Suno - CA AB 2013 Disclosure
Datasets Used for Suno Music Generative AI Models
This document provides information for California consumers, pursuant to California Civil Code Section 3110 et seq., on how we, Suno, Inc. and our affiliates and subsidiaries (“Suno”), use data to train Suno’s generative artificial intelligence services.
Dataset sources: Suno’s music generative AI models are trained on publicly available music files and related metadata accessible on third-party websites on the open internet. Suno abides by all paywalls, password protections, and the like. In particular, Suno does not create login credentials for the purpose of obtaining training data from credentials-walled websites. Certain of Suno’s post-training datasets may also include user Content (as defined in the Suno Terms of Service) and User Activity Information (as defined in the Suno Privacy Notice).
Intended purpose: Suno uses the collected data to train its music generative AI models, which are intended to create novel music from text prompts.
Data points, including counts and types: Suno’s training data consists of tens of millions of public music audio files and corresponding textual metadata that help teach the models about what certain genres or types of music sound like. Suno also uses User Activity Information and Content to improve its models; the volume of available data is consistent with the number of outputs that have been generated using the Service at any given time.
Inclusion of public domain or IP-protected data: Suno trains its models on datasets consisting of songs that may be from the public domain and/or that may be subject to intellectual property protection.
Acquisition of data: As described above, Suno’s models were developed with publicly-available data, obtained in a manner that abided by all paywalls, password protections, and the like as well as Content and User Activity Information collected pursuant to Suno’s Terms of Service and Privacy Policy.
Inclusion of personal information or aggregate consumer information: Suno’s training datasets primarily consist of publicly available materials, which are not personal information as defined in subdivision (v) of California Civil Code Section 1798.140. Suno does not knowingly include in its training dataset aggregate consumer information as defined in subdivision (b) of California Civil Code Section 1798.140.
Suno’s training datasets also contain Content and User Activity Information. Suno removes structured identifying information, such as usernames, from this information prior to use for training.
Cleaning, processing, and other modification to datasets: Suno undertook processing steps to associate audio files to their related metadata. Prior to training, Suno also organizes, cleans, filters, and processes the collected datasets to remove junk or other low-quality data and improve its usefulness for model training.

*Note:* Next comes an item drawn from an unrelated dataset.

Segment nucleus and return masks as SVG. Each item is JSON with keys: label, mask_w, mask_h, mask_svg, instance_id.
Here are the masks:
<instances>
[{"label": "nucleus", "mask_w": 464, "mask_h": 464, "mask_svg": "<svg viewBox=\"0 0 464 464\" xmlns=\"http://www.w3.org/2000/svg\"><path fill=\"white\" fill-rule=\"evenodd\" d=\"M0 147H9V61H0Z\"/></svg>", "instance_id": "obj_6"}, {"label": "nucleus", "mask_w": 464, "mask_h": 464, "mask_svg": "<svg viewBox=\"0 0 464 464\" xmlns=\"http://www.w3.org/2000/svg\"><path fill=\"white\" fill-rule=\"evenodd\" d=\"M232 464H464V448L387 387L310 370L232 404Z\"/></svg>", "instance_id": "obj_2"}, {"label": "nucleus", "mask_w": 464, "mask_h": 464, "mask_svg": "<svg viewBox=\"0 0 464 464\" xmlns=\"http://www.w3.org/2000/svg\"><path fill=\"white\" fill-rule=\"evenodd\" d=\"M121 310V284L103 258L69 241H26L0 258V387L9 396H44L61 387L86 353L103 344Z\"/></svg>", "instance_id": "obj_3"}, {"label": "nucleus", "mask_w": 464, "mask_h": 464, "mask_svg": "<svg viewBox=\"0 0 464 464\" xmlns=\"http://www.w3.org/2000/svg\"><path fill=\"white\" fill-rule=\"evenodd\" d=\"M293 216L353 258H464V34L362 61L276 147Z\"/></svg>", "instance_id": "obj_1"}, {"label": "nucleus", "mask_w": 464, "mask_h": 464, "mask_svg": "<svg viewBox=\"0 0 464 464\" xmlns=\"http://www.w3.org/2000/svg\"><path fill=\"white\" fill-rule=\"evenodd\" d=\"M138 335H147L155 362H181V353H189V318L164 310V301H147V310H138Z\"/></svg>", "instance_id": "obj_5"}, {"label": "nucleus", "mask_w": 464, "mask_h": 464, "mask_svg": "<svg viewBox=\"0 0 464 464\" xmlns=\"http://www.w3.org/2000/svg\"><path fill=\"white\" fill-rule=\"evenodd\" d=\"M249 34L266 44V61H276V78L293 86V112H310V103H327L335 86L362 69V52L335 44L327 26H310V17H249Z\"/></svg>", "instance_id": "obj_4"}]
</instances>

Data collection time period: Suno has been collecting data to train its music generative AI models since Spring 2023. Its data collection efforts remain ongoing as it continues to develop new versions of its models.
Dates the datasets were first used: Suno began collecting the datasets in Spring 2023 and began using them for model development shortly thereafter. Data collection and use remain ongoing as Suno continues to develop new versions of its models.
Use of Synthetic Data: Suno uses synthetic data in the development of its generative artificial intelligence systems and services.